As always, if an offer sounds too good to be true, it probably is. Here are some red flags, if a company needs money up front or wants your personal info, don’t respond unless you are absolutely positive this is a legit company.
Groups That Are Vulnerable
This group of young adults has become just as vulnerable as senior citizens, they are just entering this ole grown up world and are still learning the rules of the land.
The reason these individuals have become instant targets is the student debts have soared nationwide. This student debt is more than car loans and has become America’s largest consumer debt. This debt has reached $1.3 trillion last year, facts from the Federal Reserve Board of Governors.
Don’t be conned by hearing all the hype about lowering payments and consolidating loans, even experienced consumers have fallen for this before, so beware. Don’t get involved in this student loan consolidation scam! We do understand the abundance of financial stress on college students.

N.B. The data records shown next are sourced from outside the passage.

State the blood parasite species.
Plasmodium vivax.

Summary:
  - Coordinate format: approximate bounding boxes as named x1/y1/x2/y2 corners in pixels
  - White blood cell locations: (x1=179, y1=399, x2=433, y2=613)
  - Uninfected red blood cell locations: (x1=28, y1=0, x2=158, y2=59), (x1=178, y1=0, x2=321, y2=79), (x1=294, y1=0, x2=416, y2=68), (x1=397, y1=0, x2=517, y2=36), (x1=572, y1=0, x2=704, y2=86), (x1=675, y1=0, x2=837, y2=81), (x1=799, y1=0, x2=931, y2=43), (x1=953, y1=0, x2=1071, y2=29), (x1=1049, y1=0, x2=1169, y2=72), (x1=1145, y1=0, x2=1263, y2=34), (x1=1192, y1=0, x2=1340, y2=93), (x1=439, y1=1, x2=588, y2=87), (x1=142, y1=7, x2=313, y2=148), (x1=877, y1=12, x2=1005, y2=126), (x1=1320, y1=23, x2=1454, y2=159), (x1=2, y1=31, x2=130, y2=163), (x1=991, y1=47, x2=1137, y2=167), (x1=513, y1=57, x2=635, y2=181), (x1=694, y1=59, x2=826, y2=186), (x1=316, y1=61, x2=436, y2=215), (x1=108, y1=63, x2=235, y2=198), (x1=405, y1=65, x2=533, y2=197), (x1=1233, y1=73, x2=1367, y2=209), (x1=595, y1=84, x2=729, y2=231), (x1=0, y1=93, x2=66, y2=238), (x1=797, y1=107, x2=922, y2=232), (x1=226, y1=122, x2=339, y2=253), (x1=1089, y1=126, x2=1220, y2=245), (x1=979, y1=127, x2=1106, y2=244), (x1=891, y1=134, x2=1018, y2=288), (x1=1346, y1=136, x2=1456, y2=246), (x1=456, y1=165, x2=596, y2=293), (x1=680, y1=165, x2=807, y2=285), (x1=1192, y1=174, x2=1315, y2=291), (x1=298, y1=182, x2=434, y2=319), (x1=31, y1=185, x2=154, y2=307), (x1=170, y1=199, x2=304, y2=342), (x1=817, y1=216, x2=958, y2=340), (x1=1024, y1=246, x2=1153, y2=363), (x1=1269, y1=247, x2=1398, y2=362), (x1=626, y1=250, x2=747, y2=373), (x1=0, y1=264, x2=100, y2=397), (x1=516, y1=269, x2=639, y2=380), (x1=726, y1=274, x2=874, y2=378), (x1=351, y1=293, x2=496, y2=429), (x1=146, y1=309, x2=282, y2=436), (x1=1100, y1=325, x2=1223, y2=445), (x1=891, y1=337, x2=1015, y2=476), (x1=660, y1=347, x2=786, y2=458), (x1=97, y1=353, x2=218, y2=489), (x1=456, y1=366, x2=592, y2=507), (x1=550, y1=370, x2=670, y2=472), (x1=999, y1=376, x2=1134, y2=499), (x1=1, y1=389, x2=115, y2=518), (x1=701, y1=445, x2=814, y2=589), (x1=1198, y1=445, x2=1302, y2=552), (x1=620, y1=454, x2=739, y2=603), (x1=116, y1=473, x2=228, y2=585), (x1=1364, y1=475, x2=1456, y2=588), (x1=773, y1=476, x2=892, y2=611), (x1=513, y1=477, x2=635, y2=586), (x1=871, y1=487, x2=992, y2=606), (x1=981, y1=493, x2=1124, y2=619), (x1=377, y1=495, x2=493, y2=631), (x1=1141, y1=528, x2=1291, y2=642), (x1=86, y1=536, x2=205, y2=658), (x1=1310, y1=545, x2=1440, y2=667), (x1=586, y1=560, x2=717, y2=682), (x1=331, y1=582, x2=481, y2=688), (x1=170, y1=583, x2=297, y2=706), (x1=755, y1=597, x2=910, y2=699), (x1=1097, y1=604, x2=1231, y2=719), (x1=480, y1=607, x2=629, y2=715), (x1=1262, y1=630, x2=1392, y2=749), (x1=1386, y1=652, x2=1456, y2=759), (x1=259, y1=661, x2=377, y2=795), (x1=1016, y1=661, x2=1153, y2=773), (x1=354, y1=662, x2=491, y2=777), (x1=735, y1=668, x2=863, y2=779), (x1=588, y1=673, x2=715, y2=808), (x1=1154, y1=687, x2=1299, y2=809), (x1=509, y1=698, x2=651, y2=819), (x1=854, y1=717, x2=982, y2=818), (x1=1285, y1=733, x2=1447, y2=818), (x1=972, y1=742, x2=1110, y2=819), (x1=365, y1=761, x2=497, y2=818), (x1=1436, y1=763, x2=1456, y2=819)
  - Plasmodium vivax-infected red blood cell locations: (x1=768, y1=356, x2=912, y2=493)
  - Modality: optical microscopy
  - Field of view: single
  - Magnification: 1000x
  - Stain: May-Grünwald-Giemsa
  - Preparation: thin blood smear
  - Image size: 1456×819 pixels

For example: Let’s say Sally is 23, and graduated from the University of Florida in May. She has a degree in child development and close to $20,000 in those student loans. I know this sounds like a lot of money but believe it or not, it is a lot less than some of her classmates. Sally has been looking for any way to reduce her $180 a month student debt loan payment.
Of course, she saw the abundance of email offers and Internet offers that are definitely too good to be true. One place’s first question was what is your Social Security number, another wanted $500 up front. Sally just hung up, these seemed like strange questions early in the conversation and knew this was probably one of the college loan scams.
The bad part is Sally said the person on the other end of the phone sounded very professional and told her that the Social Security number was needed to access her loan amounts. When she told them she would give them her loan account numbers instead, they immediately told her no, she ended the call.